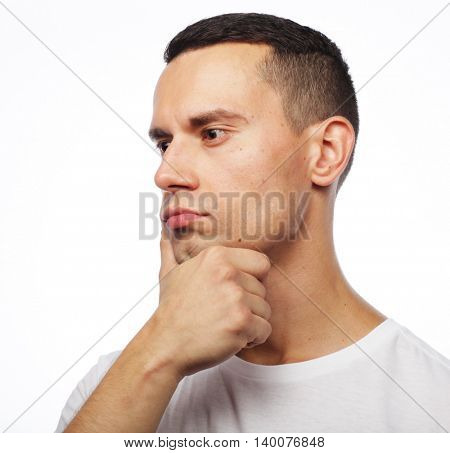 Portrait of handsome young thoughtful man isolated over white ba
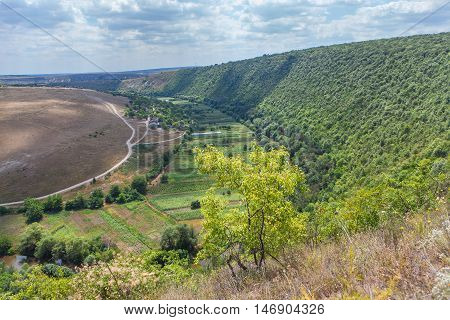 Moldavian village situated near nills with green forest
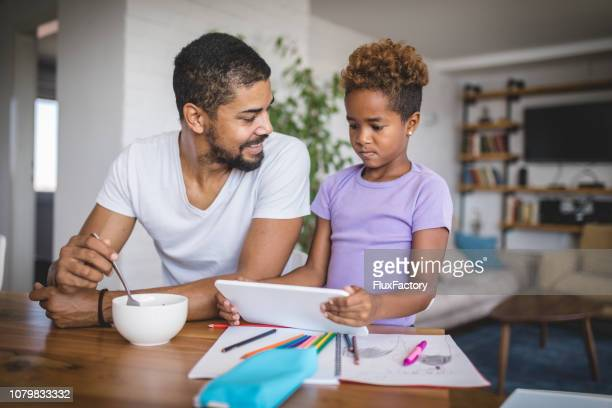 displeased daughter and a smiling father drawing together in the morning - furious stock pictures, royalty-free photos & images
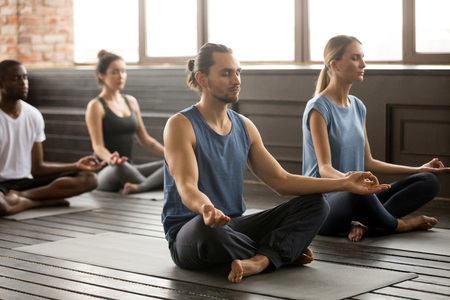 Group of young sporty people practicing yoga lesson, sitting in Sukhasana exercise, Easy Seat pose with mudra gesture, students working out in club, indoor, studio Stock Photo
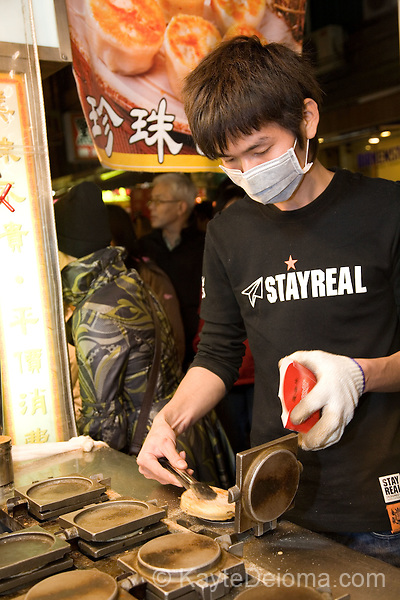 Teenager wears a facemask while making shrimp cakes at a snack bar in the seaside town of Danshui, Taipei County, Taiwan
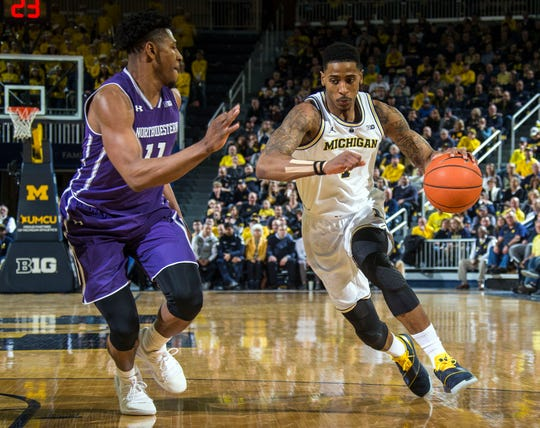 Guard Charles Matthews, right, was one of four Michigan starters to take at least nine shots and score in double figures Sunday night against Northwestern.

* * *

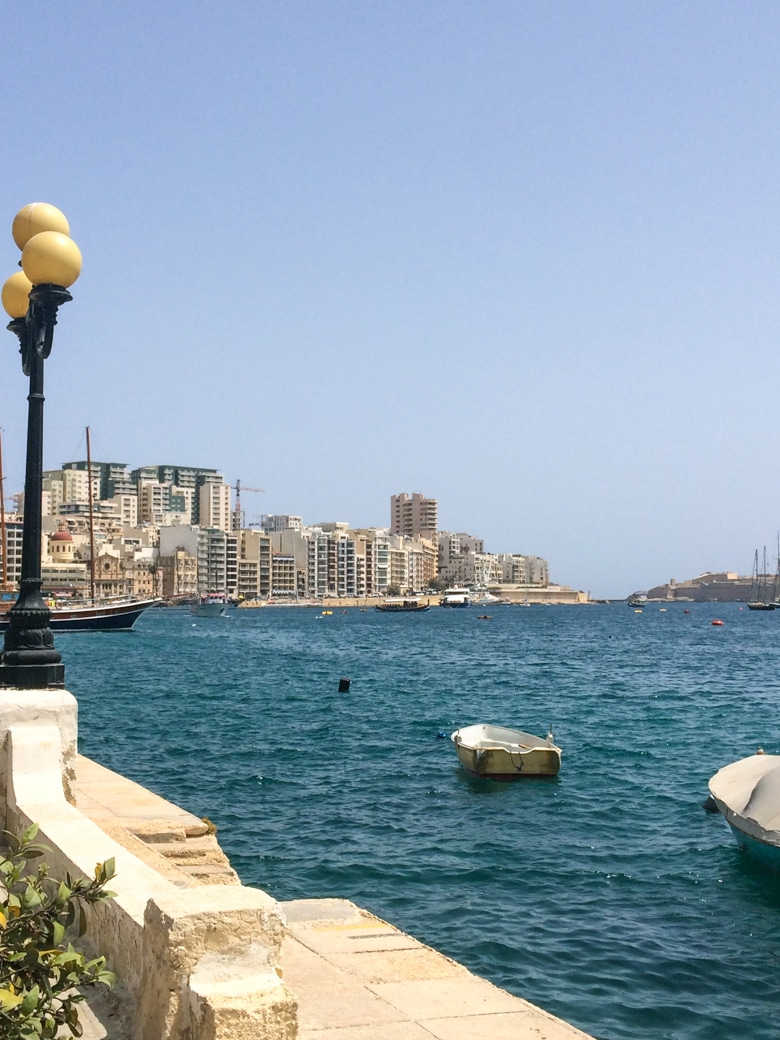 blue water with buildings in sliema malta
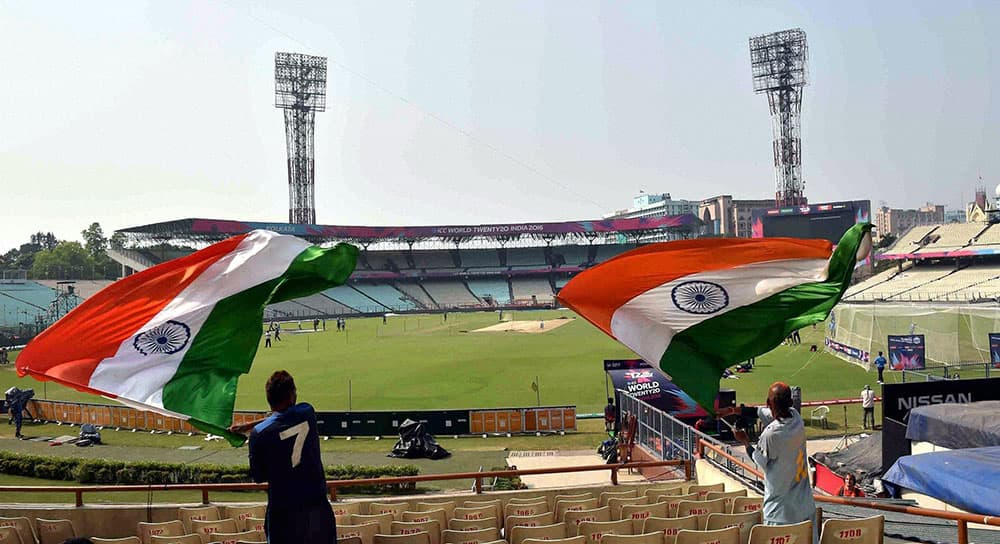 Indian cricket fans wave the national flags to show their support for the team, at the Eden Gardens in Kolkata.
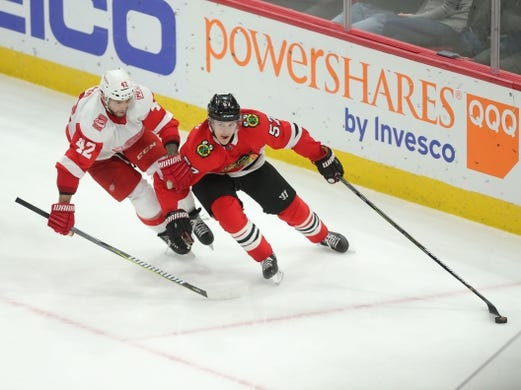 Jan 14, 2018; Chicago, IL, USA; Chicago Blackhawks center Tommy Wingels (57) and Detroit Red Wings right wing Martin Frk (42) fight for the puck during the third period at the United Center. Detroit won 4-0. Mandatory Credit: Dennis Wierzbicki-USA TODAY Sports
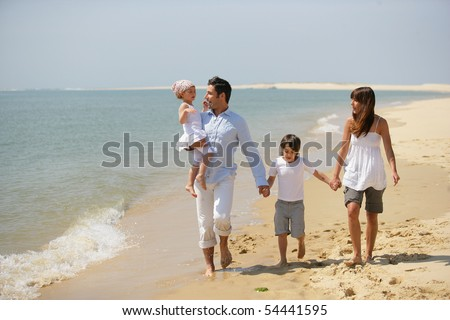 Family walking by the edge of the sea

* **INSTRUCTIONS FOR THE TASK**
From the records above, return exactly the lines running from the one that contains "Moldavian village situated" down to the one that contains "Guard Charles Matthews, right, was", both included, without any pictures.

* **FINISHED TASK**
 Moldavian village situated near nills with green forest
 displeased daughter and a smiling father drawing together in the morning - furious stock pictures, royalty-free photos & images
 Group of young sporty people practicing yoga lesson, sitting in Sukhasana exercise, Easy Seat pose with mudra gesture, students working out in club, indoor, studio Stock Photo
 Teenager wears a facemask while making shrimp cakes at a snack bar in the seaside town of Danshui, Taipei County, Taiwan
 Guard Charles Matthews, right, was one of four Michigan starters to take at least nine shots and score in double figures Sunday night against Northwestern.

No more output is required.